▶ _Vorgegebener Text_
·····
Salut Elvire,

die Fußnoten hab ich gar nicht gelesen – heroischer Vorsatz Deinerseits! ;\)

Guten Morgen Lobozen,

weder mag ich Dich in irgendwelche Schubladen stecken, noch mag ich die, die ich als „Migranten“ oder „Auswanderungwillige“ bezeichne, alle in die selbe Schublade stecken, und schon gar nicht gemeinsam mit denen, die ich als „Flüchtlinge“ bezeichne.

Was bei mir hier als ein Fall von „selektiver Wahrnehmung“ ’rüberkommt - äh, ehrlich gesagt, von seeeehr selektiver Wahrnehmung:

 Antwort auf:
typen wie der von cap anamur dankenswerterweise endlich geschasste e. bierdel sind die hauptverantwortlichen fuer eine zunehmende fremdenfeindlichkeit hierzulande
Und was ich hierzulande beobachte: Kaum jemand kennt Herrn Bierdel und Cap Anamur, aber alle kennen Jörg Haider. –
Aber: Wenn wir nun statt Herrn Bierdel Herrn Haider zum „Hauptverantwortlichen für zunehmende Fremdenfeindlichkeit“ erklären, befriedigt das zwar vielleicht das Bedürfnis, Schuldige oder Sündenböcke zu finden, bringt uns jedoch im Verständnis des Phänomens der Fremdenfeindlichkeit und der Ursachen für ihre Zunahme ebensowenig voran, wie es erlaubt, Lösungen für die ihr zugrundeliegenden Probleme zu entwickeln.

 Antwort auf:
mal ehrlich, was soll die eu denn tun, wenn auffanglager in nordafrika, kasernierung innerhalb der eu-grenzen und ruecknahme-abkommen mit drittstaaten als "menchenrechtswidrig" verunglimpft werden?
die alternative kann doch wohl nur sein, dann jeden, der die passage schafft, mit vollen buergerrechten aufzunehmen.
·····
▶ _Übungsdaten_
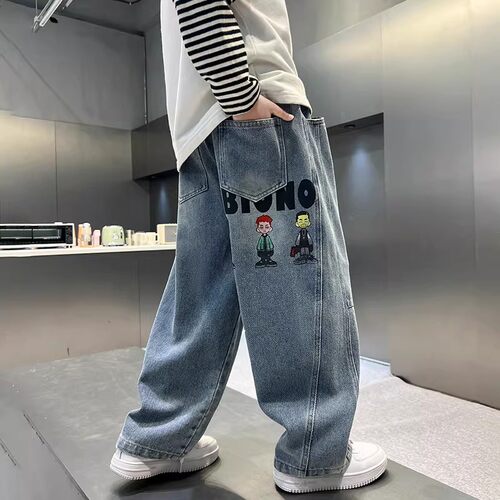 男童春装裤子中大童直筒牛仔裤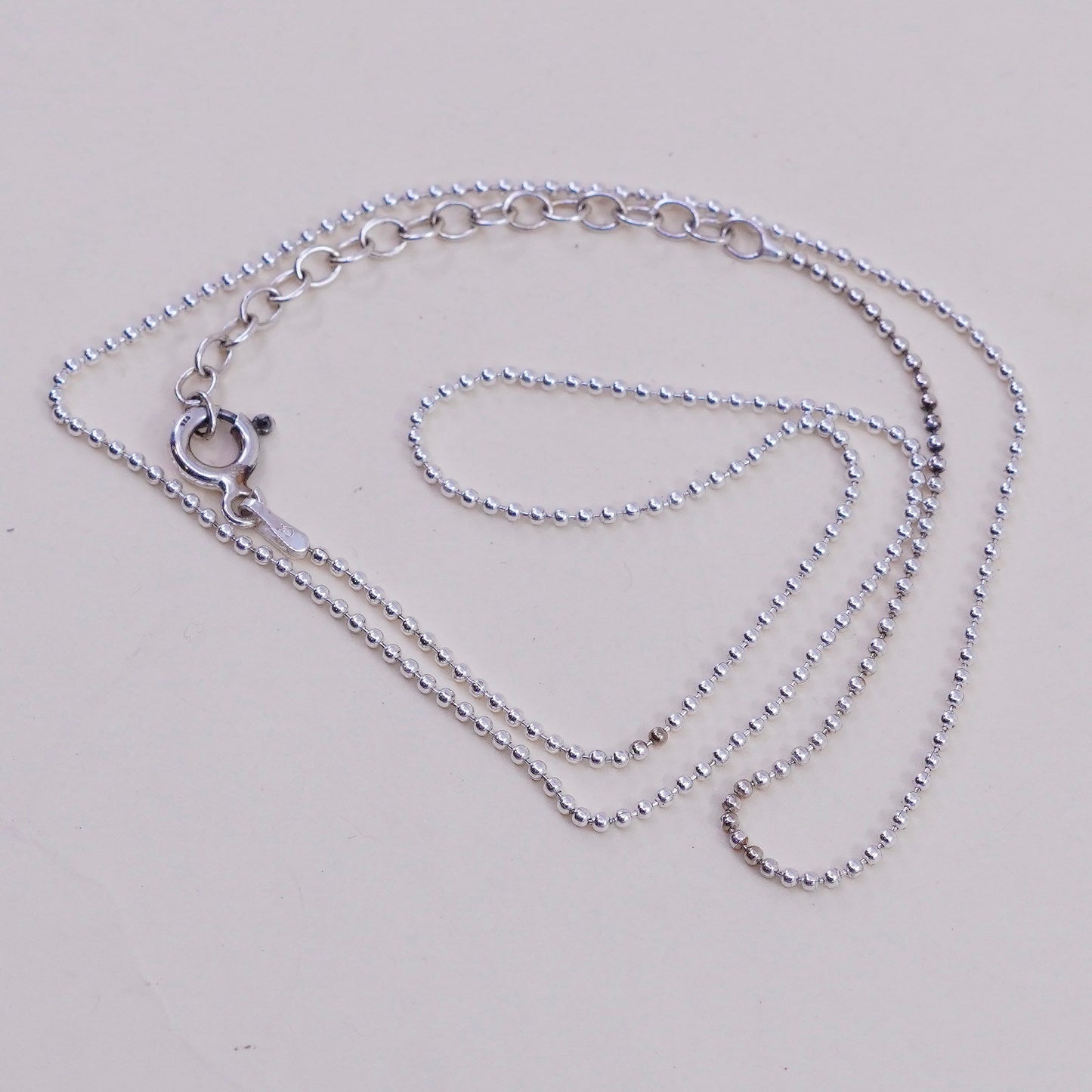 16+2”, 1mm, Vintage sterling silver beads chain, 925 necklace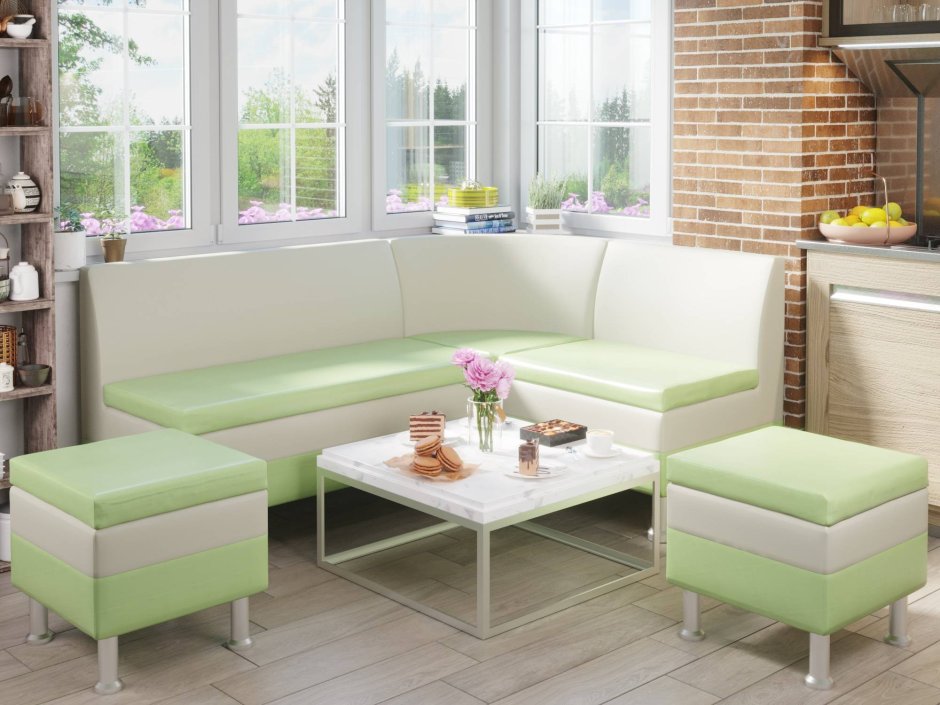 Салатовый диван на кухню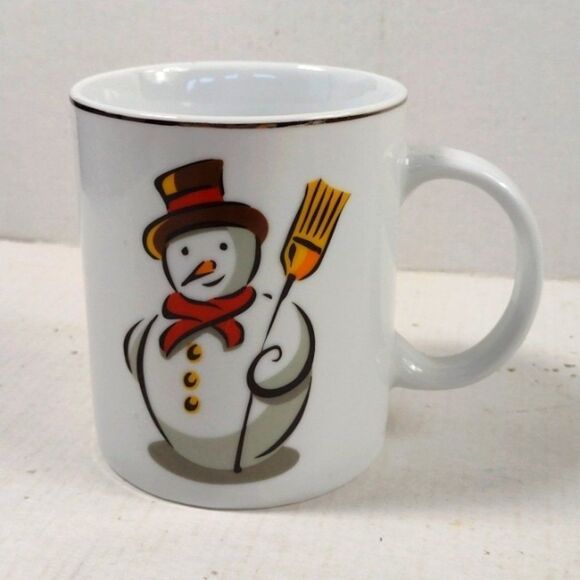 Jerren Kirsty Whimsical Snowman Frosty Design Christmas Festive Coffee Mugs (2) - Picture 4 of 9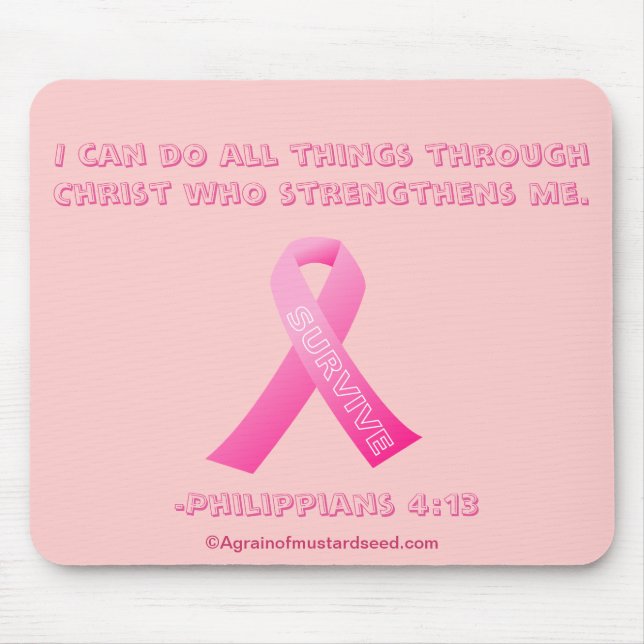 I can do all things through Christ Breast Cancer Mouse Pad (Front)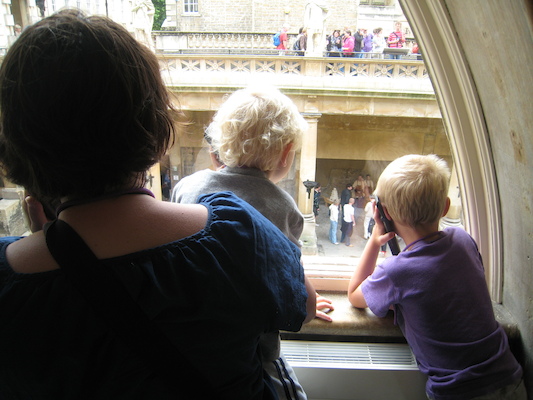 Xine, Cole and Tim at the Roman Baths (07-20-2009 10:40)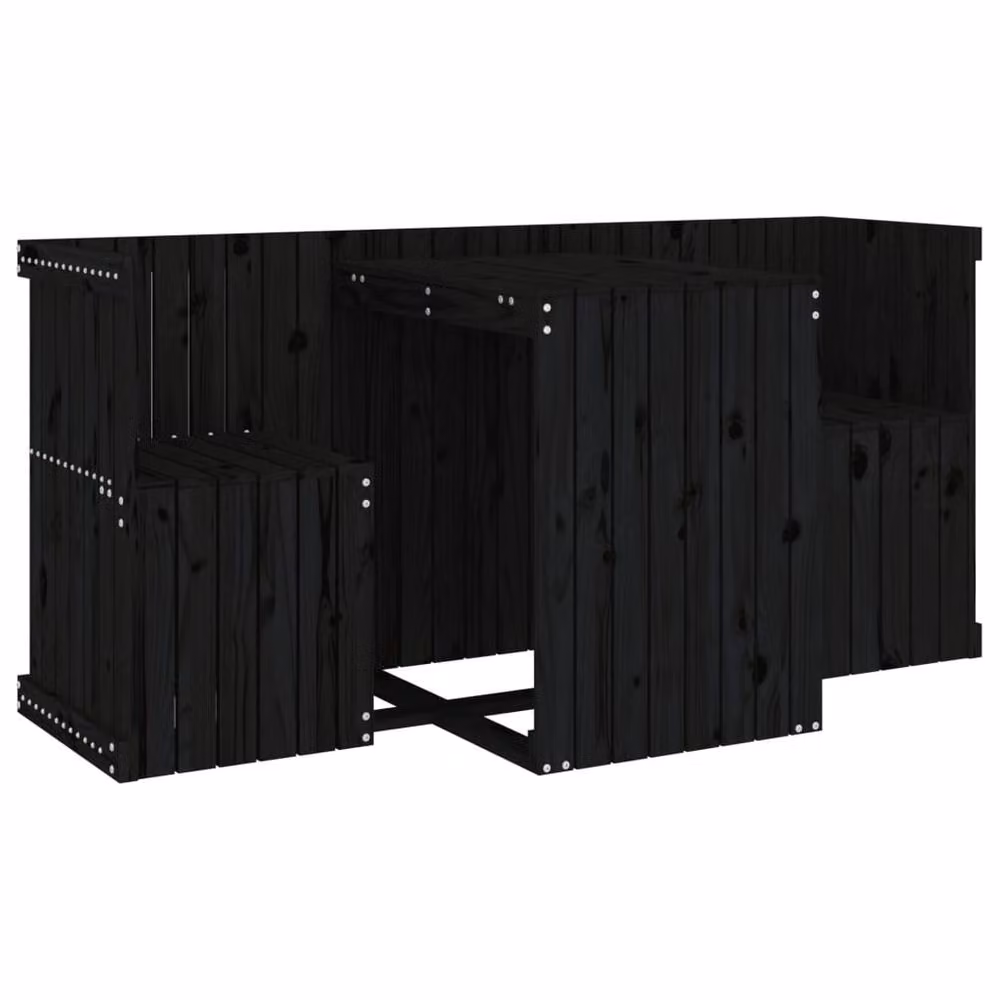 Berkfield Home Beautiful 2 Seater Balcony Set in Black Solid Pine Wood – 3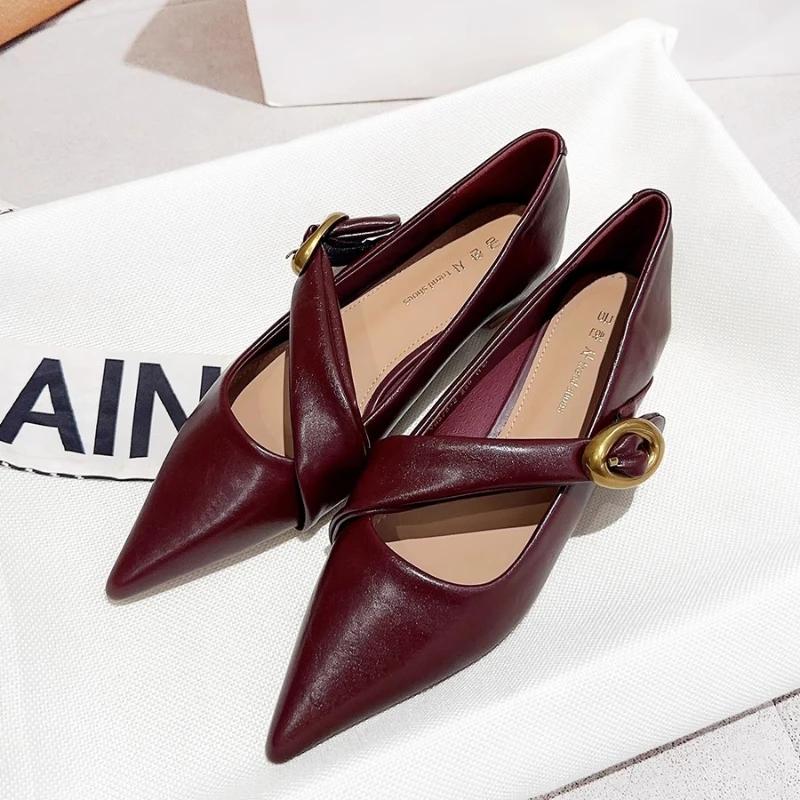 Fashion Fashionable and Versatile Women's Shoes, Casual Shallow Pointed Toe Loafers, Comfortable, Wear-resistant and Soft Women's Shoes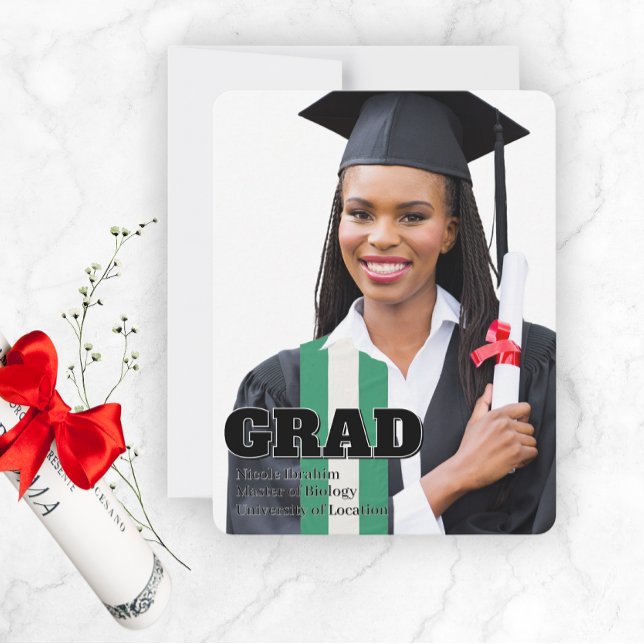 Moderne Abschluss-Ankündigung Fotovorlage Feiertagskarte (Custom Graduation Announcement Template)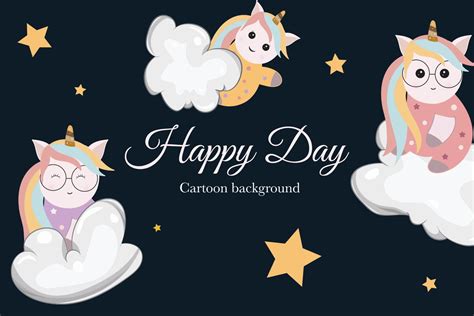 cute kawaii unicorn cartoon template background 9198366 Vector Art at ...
·····
▶ _Aufgabe_
Führe den Forumsbeitrag über Migration und Fremdenfeindlichkeit nach seinem letzten Satz weiter. Die Zeilen werden hier nicht gebraucht.

▶ _Lösung_
Ich kann mich nicht entsinnen, irgendwas zur „Kasernierung innerhalb der EU-Grenzen“ gesagt zu haben, aber jetzt, wo Du´s erwähnst, fällt mir ein: In Österr. beginnt sich folgende Lösung abzuzeichnen: Die eisern am Dogma des zu verwirklichenden (aber nicht verwirklichten) Nulldefizits festhaltende Regierung lagert die Betreuung von Asylwerbern aus dem Bundesbudget aus. Das bedeutet, sie entlässt kostensparender Weise die Asylwerber aus der staatlichen Betreuung, und das bedeutet wiederum: teilweise werden private Firmen mit der Betreuung beauftragt, mitunter werden Asylwerber einfach auf der Straße stehengelassen u. caritative Organisationen mögen sich doch drum kümmern. Damit nicht genug, musste die Caritas im letzten Jahr monatelang gegen die Republik Österr. prozessieren, um zugesagte staatliche Zuschüsse für die Asylwerberbetreuung auch tatsächlich ausbezahlt zu erhalten. Ich weiß jetzt leider nicht, wer welche Art von Kasernierung als menschenrechtswidrig bezeichnet hat, aber Asylwerberfamilien bei –5° C auf der Straße stehen zu lassen (so geschehen letzten Winter in Wien, hat Tage gedauert, bis alle privat untergebracht waren) - weil der Staat ja bekanntlich kein Geld hat und wir uns den Zuzug weiterer Asylwerber einfach nicht leisten können (Bruttonationaleinkommen pro Kopf 2003 in $/KKP: CH 32.030, A 29.610, BRD 27.460, Marokko 3.950), und da muss man dann schon auch mal, so leid es uns tut, ein bisschen Härte zeigen, damit diese Leute endlich begreifen: wir meinen’s ernst! - - - So betrachtet halte ich die Kasernierung für das kleinere Übel, was aber nicht ausschließt, dass es vielleicht noch andere als diese beiden Alternativen gäbe...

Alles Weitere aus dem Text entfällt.